* **Alıştırmalar**
1) Altın kaçakçılığıyla ilgili metne göre Akra'dan kalkan kargo uçağı İstanbul Atatürk Havalimanı'na hangi tarihte indi?
2) Altın kaçakçılığıyla ilgili metinden "İran’da tutuklanan ve" ifadesinden "hiçbir belge sunamadılar." ifadesine kadar olan kısmı olduğu gibi çıkarın.

* **Sayfa**
··········

Merkezinde Rıza Zarrab’ın olduğu, uçakla 1,5 tonluk altın kaçakçılığı yapılmasıyla ilgili yolsuzluğun üzerinin kapatılmaması için Varan 1, 2, 3 dosyalarını açıklayan CHP İstanbul Milletvekili Umut Oran, dosyanın finalini Gümrük ve Ticaret Bakanı Hayati Yazıcı’yı istifaya davet ederek yaptı. Oran, “Hayati Yazıcı, uçağın ikmal için indiğini söylüyor, Gana-İstanbul-Dubai arasındaki üçgende uçak niye fazladan 4 bin km uçsun? Wright Kardeşler mezarlarından Hayati Yazıcı’ya katıla katıla gülüyorlardır. Hayati Beyin mantığı Gana-İstanbul-Dubai üçgeninde, Bermuda Üçgeninde kayboldu! Bu kadar tesadüf ancak planlayarak olur! Maşallah Bakanlar Kurulu’nun dörtte biri Zarrab’ın altınlarının önünü açmak için seferber olmuş. Soruşturma komisyonu 4 eski bakan için 64 günde zor kuruldu ama eksik oldu. Türk halkı “beşi bir yerde”yi sever komisyonu beşlemek lazım. Temiz siyaset için ‘Hayati’ istifa” diye konuştu.

TBMM’de basın toplantısı düzenleyen CHP’li Umut Oran, 62. kuruluş yıldönümünden dolayı Türkiye Gazeteciler Sendikası’nı kutlayarak sözlerine başladı. Bugünün Dünya Hukuk Günü olduğunu da anımsatan Umut Oran, şöyle konuştu:

GİZEMLİ VE PAHALI UÇAK!

Gelin şimdi de onlarca hukuksuzluğu bünyesinde barındıran gizemli ve pahalı bir uçaktan bahsedelim. Hani geçen hafta İstanbul Cumhuriyet Başsavcılığının takipsizlik verdiği uçak. Önce hukukun görevini yapmasını bekledim fakat yargının kapattığı dosyayı açma görevi de bize düştü. Geçen haftadan bu yana dikkat çekmeye çalıştığım konuyu biliyorsunuz. Gana’nın Başkenti Akra’dan havalanan ULS Havayollarına ait TC-ABK KZU755 sefer sayılı kargo uçağı 1 Ocak 2013’te İstanbul Atatürk Havalimanı’na indi ve bugüne dek süren bir zincirleme yolsuzluk silsilesi başladı. Herkesin tatil rehavetinde olduğu bir günde üstelik Sabiha Gökçen’e inmesi gerekirken yoğun sis nedeniyle Atatürk Havalimanına inmişti bu uçak.

DOĞAL TAŞ DEDİLER!

İran’da tutuklanan ve tüm malvarlığına el konulan Babek Zencani’nin kiraladığı bu uçağın yükünün “doğal taş” olarak bildirilmesinden şüphelenen gümrükçüler yaptıkları arama sonucunda 1,5 ton altın taşındığını görünce uçağı mühürlediler. Uçak personeli yükle ilgili ne bir fatura ne konşimento hiçbir belge sunamadılar.

··········

* **Veriler**
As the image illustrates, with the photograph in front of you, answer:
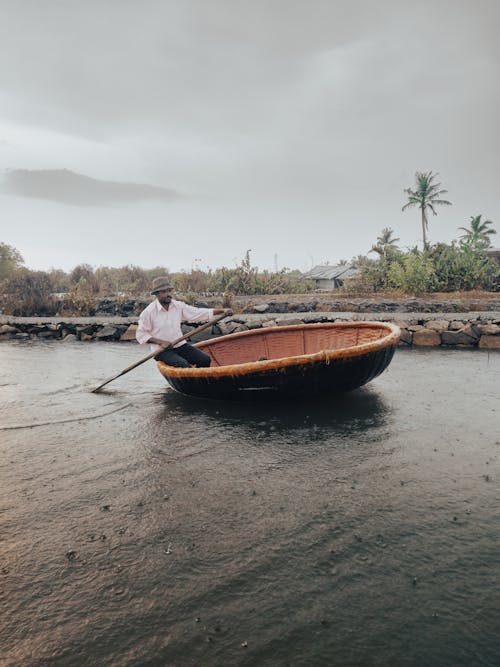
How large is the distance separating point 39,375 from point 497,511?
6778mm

··········

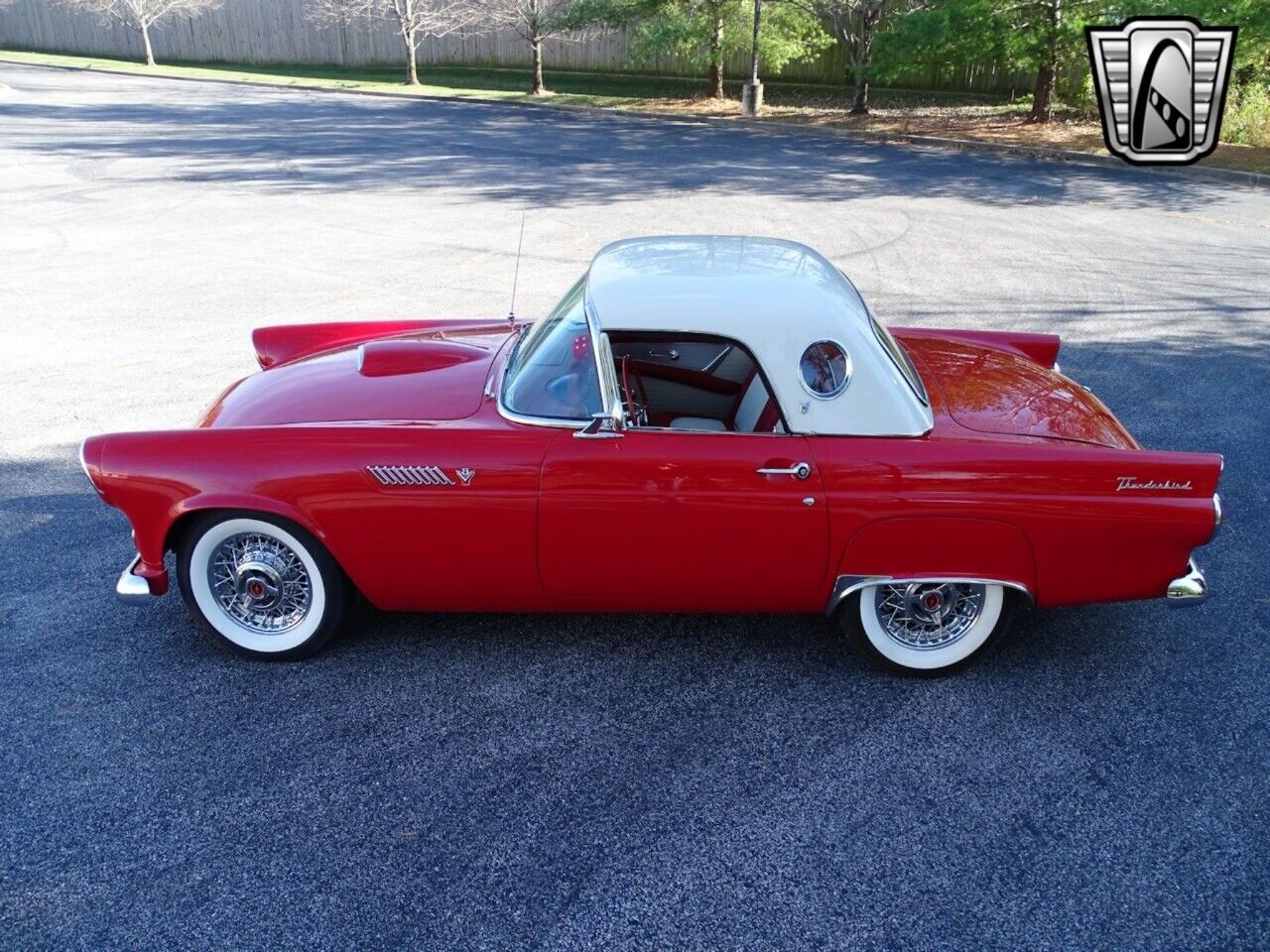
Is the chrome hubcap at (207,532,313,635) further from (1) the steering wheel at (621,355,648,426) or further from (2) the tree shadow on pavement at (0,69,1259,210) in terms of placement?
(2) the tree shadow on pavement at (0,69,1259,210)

··········

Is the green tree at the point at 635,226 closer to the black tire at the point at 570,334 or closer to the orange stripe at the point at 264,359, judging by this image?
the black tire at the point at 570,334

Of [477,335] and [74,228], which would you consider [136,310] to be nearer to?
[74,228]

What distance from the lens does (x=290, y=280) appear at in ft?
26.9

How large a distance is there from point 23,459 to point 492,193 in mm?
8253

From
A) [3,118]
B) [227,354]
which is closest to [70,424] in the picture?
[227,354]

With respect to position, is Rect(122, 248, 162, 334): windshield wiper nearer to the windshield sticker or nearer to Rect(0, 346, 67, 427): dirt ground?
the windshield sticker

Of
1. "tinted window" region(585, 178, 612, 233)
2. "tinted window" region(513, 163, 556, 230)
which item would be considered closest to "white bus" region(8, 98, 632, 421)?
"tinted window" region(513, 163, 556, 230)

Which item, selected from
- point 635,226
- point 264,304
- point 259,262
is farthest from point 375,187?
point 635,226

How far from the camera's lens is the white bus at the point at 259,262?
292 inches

··········

* **Alıştırma Sonuçları**
1) 1 Ocak 2013'te.

2)
İran’da tutuklanan ve tüm malvarlığına el konulan Babek Zencani’nin kiraladığı bu uçağın yükünün “doğal taş” olarak bildirilmesinden şüphelenen gümrükçüler yaptıkları arama sonucunda 1,5 ton altın taşındığını görünce uçağı mühürlediler. Uçak personeli yükle ilgili ne bir fatura ne konşimento hiçbir belge sunamadılar.